A third program run uses the head-to-head comparison array derived above in attempt to predict race outcomes in the second year's database of charts. This essentially repeats the second program run but adds a ranking determination to sort each race by HTH matrix values to yield a Race Prediction Matrix on new data. We use the second year's charts to confirm or disprove predictability. If the first year's patterns result in a poor winning percentage and ROI as applied to the second year's data, we can hardly have confidence of success in future application to real time entries. The Race Prediction Matrix is easier to understand by example. The insert figure is the Race Prediction Matrix for Belmont Race 1 on October 26, 2012. In the matrix, the head-to-head winning percentage ratios are entered for each entrant vs. each other for the entered race type, in columns vs. rows alignment. These are the HTH array values previously determined. The matrix column sums and this value divided by the total entrants minus one yields Average Competitive Ratios for each entrant printed beneath the matrix. It is the Average Competitive Ratio that is used to rank the entries.

The Average Competitive Ratios are then used to rank the entrants predictive finishing position from first to last:

Race 1 BEL 20121026 Predictive Rank

Dirt 1 M Purse 30,000

Fillies and Mares 3 Year Olds And Up CLAIMING ( $15,000 )

1 #6 pp 6 [0.739] PGrp= 1025 Coast of Sangria M/L= 2-1

2 #2 pp 2 [0.535] PGrp= 2060 Glynisthemenace M/L= 3-1

3 #1 pp 1 [0.498] PGrp= 3 Miss Brass Bonanza M/L= 20-1

4 #7 pp 7 [0.48] PGrp= 2176 Miss Libby M/L= 12-1

5 #8 pp 8 [0.474] PGrp= 2056 Destination Moon M/L= 15-1

6 #4 pp 4 [0.457] PGrp= 1 File Gumbo M/L= 8-5

7 #3 pp 3 [0.408] PGrp= 0 Katy's Office Girl M/L= 12-1

8 #5 pp 5 [0.408] PGrp= 0 So Much Heart M/L= 30-1

This race was chosen as an example because the first place pick Average Competitive Ratio (0.739 for #6) is much greater than the second place pick's (0.535 for #2) indicating a considerable advantage (GAP = (0.739 - 0.535) = 0.204) . Although in initial test runs I include all rankings, I later subdivide the results according to the GAP to establish a practical limit. An increasing winning percentage with GAP is a good sign that you're on to something.

A few other observations:

- In the matrix, the opposing rows and column entries (i.e., 3 vs. 4 and 4 vs. 3) should add up to 1.000, because if PGrp(X) beats PGrp(Y) 0.600 or 60% of the time, PGrp(Y) must beat PGrp(X) 0.400 or 40% of the time.

- The last two rated entries in the example race have no "true" Boolean Parameters and thus are Preparation Group Zero. I use a race filter which skips any race which has a Group Zero ML of less than 5:1 and only one less than 10:1.
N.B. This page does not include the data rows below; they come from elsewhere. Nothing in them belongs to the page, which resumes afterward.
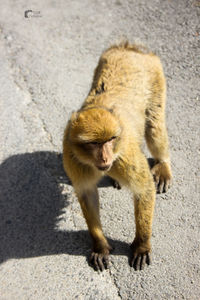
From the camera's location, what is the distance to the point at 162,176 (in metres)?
4.30

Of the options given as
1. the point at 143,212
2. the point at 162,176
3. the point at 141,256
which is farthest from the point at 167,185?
the point at 141,256

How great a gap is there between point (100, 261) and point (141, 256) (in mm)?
409

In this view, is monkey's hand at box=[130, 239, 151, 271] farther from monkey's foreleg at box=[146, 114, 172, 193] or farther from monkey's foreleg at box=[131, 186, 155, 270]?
monkey's foreleg at box=[146, 114, 172, 193]

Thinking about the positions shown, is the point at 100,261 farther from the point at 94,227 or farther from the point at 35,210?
the point at 35,210

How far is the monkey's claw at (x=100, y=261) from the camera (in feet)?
11.7

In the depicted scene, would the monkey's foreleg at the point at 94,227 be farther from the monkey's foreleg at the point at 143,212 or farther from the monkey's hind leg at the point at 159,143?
the monkey's hind leg at the point at 159,143

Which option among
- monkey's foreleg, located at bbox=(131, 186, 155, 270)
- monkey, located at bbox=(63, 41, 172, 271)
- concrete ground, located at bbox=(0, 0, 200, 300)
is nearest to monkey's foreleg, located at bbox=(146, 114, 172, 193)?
monkey, located at bbox=(63, 41, 172, 271)

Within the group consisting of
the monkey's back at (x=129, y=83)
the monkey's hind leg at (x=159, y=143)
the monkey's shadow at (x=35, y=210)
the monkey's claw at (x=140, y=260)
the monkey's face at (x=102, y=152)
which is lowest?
the monkey's claw at (x=140, y=260)

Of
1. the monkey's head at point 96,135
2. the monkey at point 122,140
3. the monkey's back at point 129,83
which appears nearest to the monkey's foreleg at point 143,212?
the monkey at point 122,140

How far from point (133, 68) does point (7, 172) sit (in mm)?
2030

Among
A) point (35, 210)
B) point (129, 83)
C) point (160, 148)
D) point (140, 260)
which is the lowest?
point (140, 260)

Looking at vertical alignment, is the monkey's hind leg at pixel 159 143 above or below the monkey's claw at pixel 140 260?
above

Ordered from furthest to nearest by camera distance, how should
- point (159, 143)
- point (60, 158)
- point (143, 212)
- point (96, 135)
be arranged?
point (60, 158), point (159, 143), point (143, 212), point (96, 135)

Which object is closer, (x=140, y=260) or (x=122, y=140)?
(x=122, y=140)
- The Normalized Predictive Odds includes a few other factors than just Average Competitive Ratio, too messy to include now.
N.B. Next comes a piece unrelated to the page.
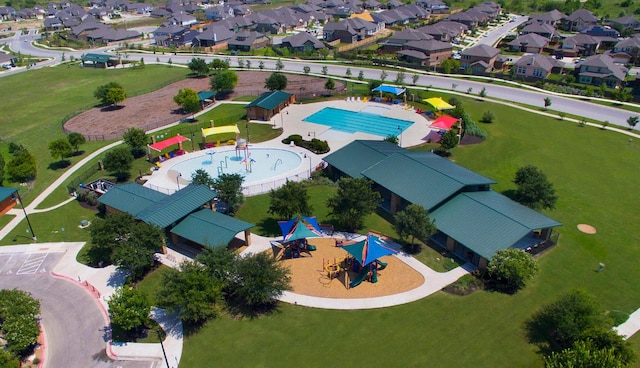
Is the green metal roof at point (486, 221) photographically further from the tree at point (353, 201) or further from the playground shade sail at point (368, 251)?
the playground shade sail at point (368, 251)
- A large GAP between 2nd and 3rd picks, and 3rd and 4th picks, and so on can be tested and used for exotics in more elaborate wagering.

After test application for tens of thousands of races a good evaluation is determined on the predictive quality of the original Boolean Parameters. If the results are not good, adjust and try again. I usually have a laptop or two running continuously over parameter or filter iterations.

It's a good idea to continuously monitor the success rate of selection gap picks. I perform this on a monthly basis. It's also prudent to refine and optimize pre-filters and post-filters around a selected set of Boolean Parameters. In other words, it never ends.

ICX

DeltaLover · 10-31-2012, 02:20 PM

Very interesting....

You are making a lot of progress in just a single post, covering way too many topics...

I think we need to go a bit slower taking them one by one.....

Let's start:

Quote:

Of course, the more predictive the parameters are the better your eventual results will be..

Please clarify..

How you measure how predictive a parameter is?

What you call a boolean parameter I would define as a predicate function (with no side effects) returning True or False while accepting a single parameter will must be a starter. This function implements a decision tree whose leafs consist boolean values.

Each starter has access to his own primitive data covering ratings, rankings and figures and also is having access to all its competitors and their summarized rankings..

Based in this definition the universe of all possible factors is infinite.

Your statement about how predictive a parameter is, is fundamental for our approach, so I suggest we spend some time and effort clarifying exactly this...

What are your thoughts?

PICSIX · 10-31-2012, 02:29 PM

Are the, "predictive ranks" basically a power rating assigned to each entrant?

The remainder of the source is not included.